What It Means to Cancel 2021’s Mardi Gras Parades

Mardi Gras float painters and sculptors put out of work by coronavirus are instead being hired to create house floats, like this “Night Tripper” house float at the home of Angee Estevez.

My ability to stay at home with my kids and help them suffer through this long year of online schooling during the pandemic, has been funded by Mardi Gras. Their mother has paid all of our bills this year by painting floats, for a parade season that we all knew wasn’t gonna roll.

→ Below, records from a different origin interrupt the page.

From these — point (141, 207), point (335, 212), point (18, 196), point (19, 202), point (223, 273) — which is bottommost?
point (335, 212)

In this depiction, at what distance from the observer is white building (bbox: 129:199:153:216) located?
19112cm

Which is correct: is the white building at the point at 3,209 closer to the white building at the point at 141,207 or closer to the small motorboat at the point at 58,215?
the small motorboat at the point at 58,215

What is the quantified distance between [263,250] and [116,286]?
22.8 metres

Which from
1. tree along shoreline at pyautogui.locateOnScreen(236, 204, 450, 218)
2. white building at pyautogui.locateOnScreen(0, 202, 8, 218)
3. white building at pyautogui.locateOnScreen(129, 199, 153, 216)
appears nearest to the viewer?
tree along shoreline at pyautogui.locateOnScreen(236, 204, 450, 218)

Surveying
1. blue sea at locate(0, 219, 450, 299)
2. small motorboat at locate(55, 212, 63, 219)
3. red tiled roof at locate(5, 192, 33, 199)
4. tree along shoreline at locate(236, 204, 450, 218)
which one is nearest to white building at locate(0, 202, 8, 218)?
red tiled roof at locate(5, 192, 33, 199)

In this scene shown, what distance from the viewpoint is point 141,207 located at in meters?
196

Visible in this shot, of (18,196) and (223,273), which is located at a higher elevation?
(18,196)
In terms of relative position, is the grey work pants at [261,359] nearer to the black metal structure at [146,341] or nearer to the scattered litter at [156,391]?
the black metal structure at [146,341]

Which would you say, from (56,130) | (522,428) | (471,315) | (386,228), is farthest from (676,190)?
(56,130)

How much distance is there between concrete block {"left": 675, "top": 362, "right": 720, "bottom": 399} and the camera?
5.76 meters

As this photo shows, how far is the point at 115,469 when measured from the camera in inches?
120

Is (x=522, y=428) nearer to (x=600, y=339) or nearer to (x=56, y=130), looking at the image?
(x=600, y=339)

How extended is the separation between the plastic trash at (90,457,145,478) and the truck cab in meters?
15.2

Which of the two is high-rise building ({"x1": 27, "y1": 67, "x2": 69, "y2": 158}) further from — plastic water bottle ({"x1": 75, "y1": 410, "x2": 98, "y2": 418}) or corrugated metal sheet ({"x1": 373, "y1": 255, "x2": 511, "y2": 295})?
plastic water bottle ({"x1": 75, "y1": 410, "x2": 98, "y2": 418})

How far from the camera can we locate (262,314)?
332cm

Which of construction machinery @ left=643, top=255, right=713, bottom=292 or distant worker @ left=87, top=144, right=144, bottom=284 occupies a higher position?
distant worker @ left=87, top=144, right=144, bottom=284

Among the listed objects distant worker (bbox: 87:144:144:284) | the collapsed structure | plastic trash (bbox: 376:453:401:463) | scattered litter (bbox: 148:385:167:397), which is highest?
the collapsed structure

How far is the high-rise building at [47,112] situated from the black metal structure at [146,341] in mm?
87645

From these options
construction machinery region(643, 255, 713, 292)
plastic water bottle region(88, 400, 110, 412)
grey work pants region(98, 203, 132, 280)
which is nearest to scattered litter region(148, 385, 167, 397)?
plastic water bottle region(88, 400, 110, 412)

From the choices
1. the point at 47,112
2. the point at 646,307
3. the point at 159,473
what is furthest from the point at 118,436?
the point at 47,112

Thousands of artists like her work year-round, decorating over 50 parades for 50-plus Mardi Gras krewes. Each parade rolls for just one night, before it returns to the float den to be painted white, and redecorated for next year–ad infinitum, or until a pandemic hits. Krewe-members pay anywhere from $500 to $15,000 per person to ride on the floats, with much of that that money going toward art. Mardi Gras funds a vast artist economy that doesn’t exist in other cities. Cancelling these parades not only punches an almost half-billion dollar hole in the tourist economy, it jeopardizes hundreds of local businesses and jobs.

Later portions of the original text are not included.